YOUR TASK:
Please answer these questions using the patent page below:
1. What is the filing date?
2. Who is the current assignee?
3. More particularly, what kind of spraying systems and methods does the invention relate to?
:: SELECTED TEXT
EP2542348B1

EP2542348B1 - Method and system for coating a surface with a viscous one or plural component coating material

Info

Publication number: EP2542348B1
Application number: EP11750215.3A
Authority: EP
Inventors: Thomas Soegaard Jensen; Michael Klaesoee
Original assignee: AIR TECH APS; Air-Tech APS
Current assignee: PIETER MOURITSEN AS
Priority date: 2010-03-01
Filing date: 2011-02-23
Publication date: 2014-11-05
Anticipated expiration: 2031-02-23
Also published as: DK2542348T3; EP2542348A1; CA2791754A1; BR112012022207A2; PL2542348T3; WO2011107098A1; US8980378B2; DK177061B1; EP2542348A4; US20120328791A1

Description

FIELD OF THE INVENTION

The present invention relates generally to spraying systems and, more particularly to air-assisted one or plural component spraying systems and methods.

BACKGROUND OF THE INVENTION

Multi-component spraying systems have a multiplicity of applications, each with its specific requirements and limitation. In some prior art systems the liquid components carries a significant quantity of spray particles-away from the substrate, wastes the expensive material, creates an unclean spray area and generally requires overspray collection systems and contributes to the problem of operating such manufacturing operations safely.
::::
:: PROVIDED RECORDS
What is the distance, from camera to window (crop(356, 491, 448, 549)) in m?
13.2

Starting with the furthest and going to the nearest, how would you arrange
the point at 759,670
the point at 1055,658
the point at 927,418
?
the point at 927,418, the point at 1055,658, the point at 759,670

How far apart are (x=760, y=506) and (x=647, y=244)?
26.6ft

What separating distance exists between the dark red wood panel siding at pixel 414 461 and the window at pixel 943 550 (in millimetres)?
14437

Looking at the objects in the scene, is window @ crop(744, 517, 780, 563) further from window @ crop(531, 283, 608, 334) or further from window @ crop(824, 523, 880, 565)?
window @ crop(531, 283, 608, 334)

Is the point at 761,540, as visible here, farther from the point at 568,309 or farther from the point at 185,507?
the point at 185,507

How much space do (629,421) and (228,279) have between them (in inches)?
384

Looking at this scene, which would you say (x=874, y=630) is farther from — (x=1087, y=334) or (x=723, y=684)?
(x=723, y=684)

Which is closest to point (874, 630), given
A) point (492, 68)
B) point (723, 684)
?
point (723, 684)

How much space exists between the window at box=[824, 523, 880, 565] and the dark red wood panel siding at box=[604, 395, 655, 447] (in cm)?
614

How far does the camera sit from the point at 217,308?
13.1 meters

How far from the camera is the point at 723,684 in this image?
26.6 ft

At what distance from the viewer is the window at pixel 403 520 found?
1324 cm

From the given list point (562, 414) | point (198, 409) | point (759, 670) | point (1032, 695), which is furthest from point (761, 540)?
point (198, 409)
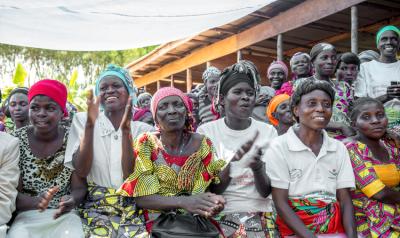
::::
RESULT OF THIS EXERCISE:
1. 2011-02-23
2. PIETER MOURITSEN AS
3. Air-assisted one or plural component spraying systems and methods.